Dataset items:
= = = = =
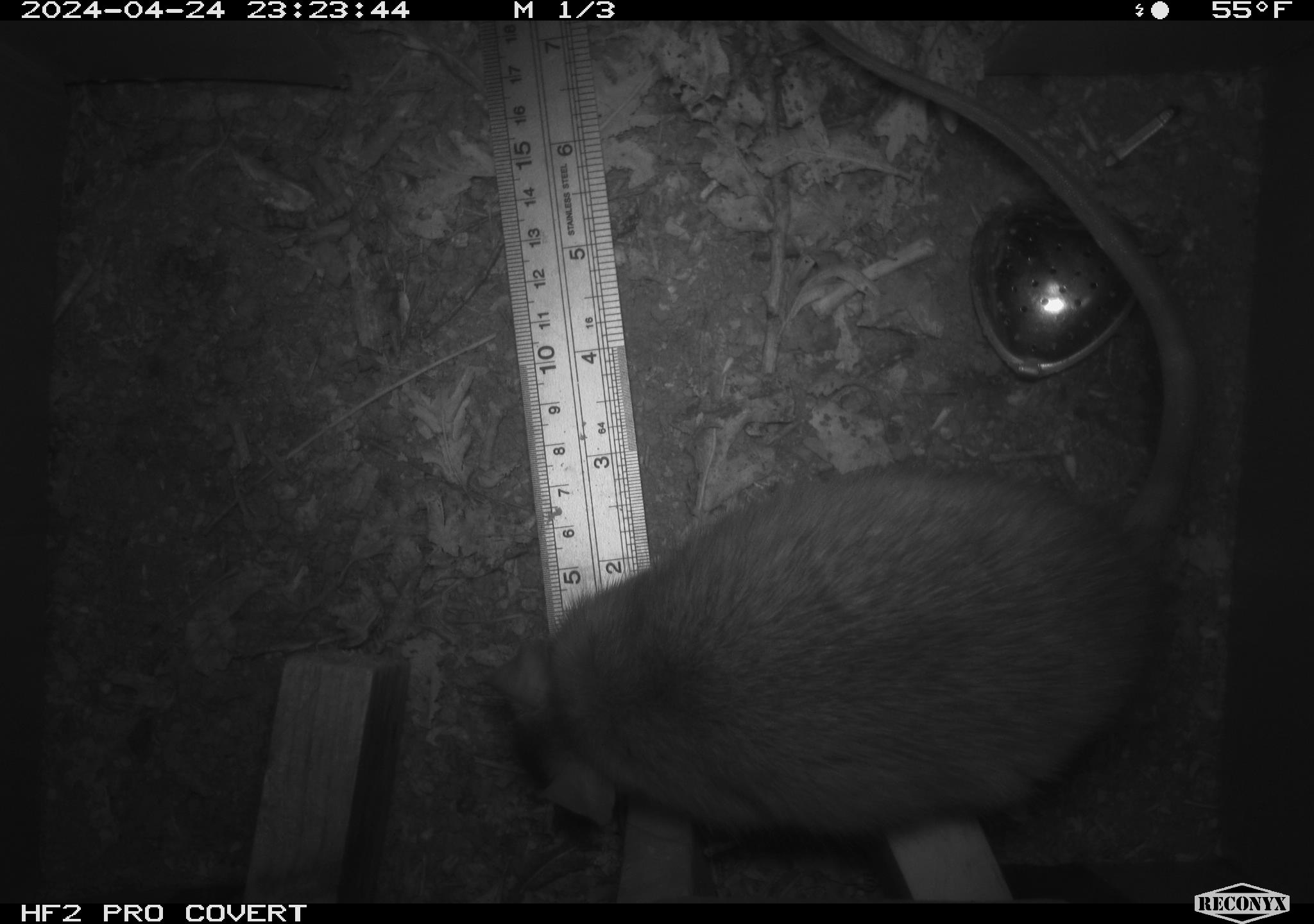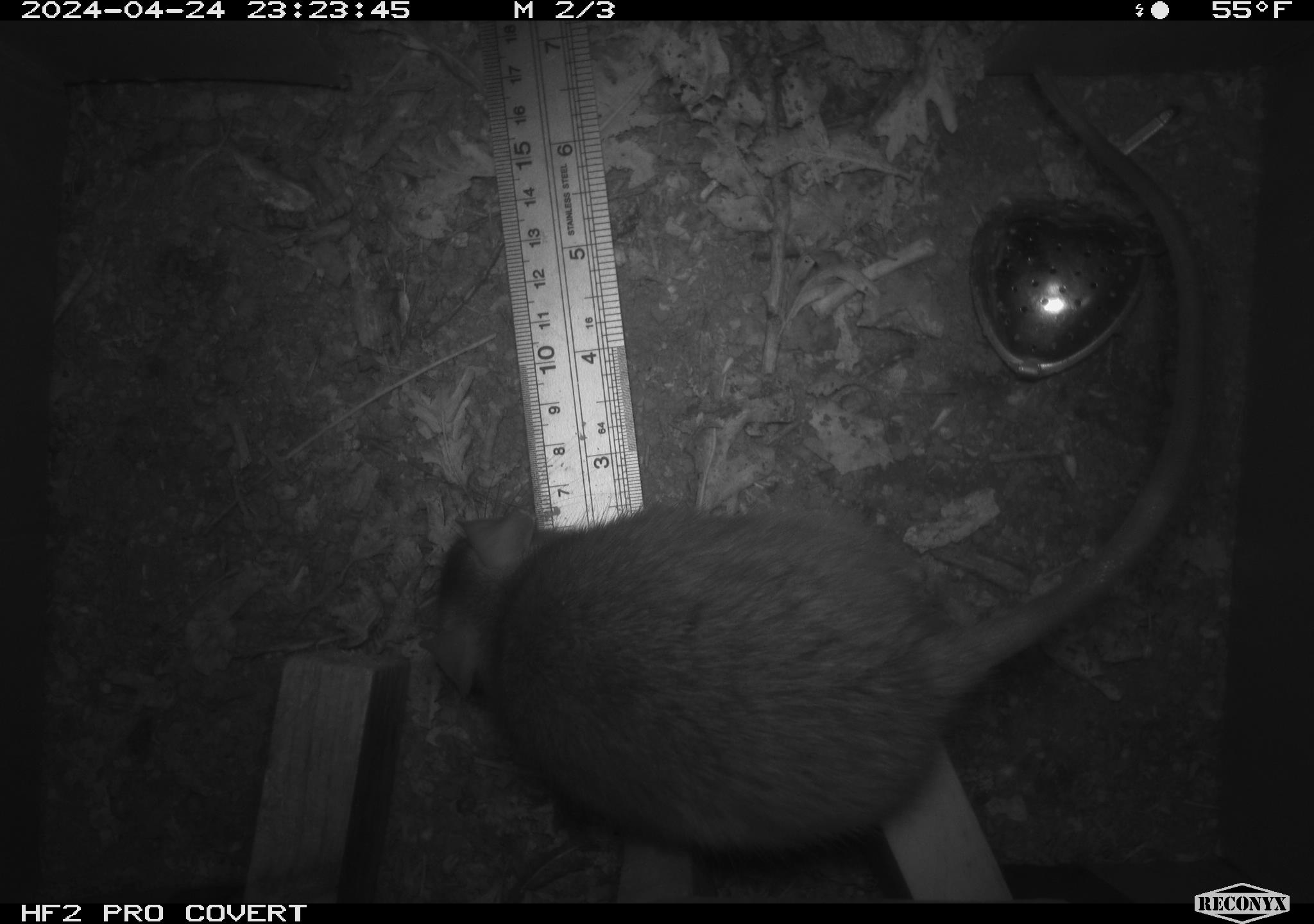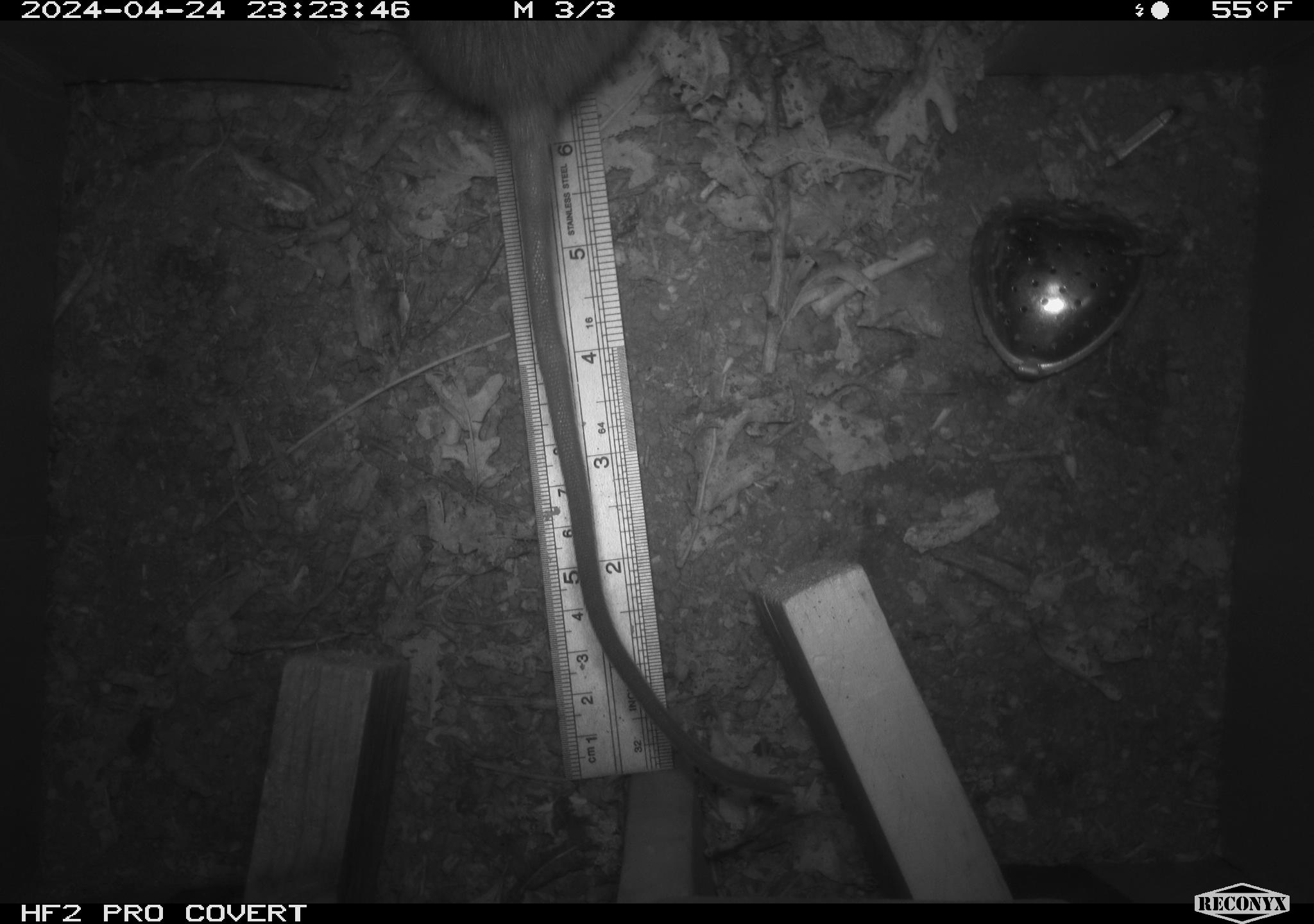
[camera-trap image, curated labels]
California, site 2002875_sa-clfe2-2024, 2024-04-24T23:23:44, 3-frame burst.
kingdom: Animalia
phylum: Chordata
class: Mammalia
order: Rodentia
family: Muridae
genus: Rattus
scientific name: Rattus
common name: rat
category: rattus species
= = = = =
Give every line of the data above again as it stands; the pictures stay out.

[camera-trap image, curated labels]
California, site 2002875_sa-clfe2-2024, 2024-04-24T23:23:44, 3-frame burst.
kingdom: Animalia
phylum: Chordata
class: Mammalia
order: Rodentia
family: Muridae
genus: Rattus
scientific name: Rattus
common name: rat
category: rattus species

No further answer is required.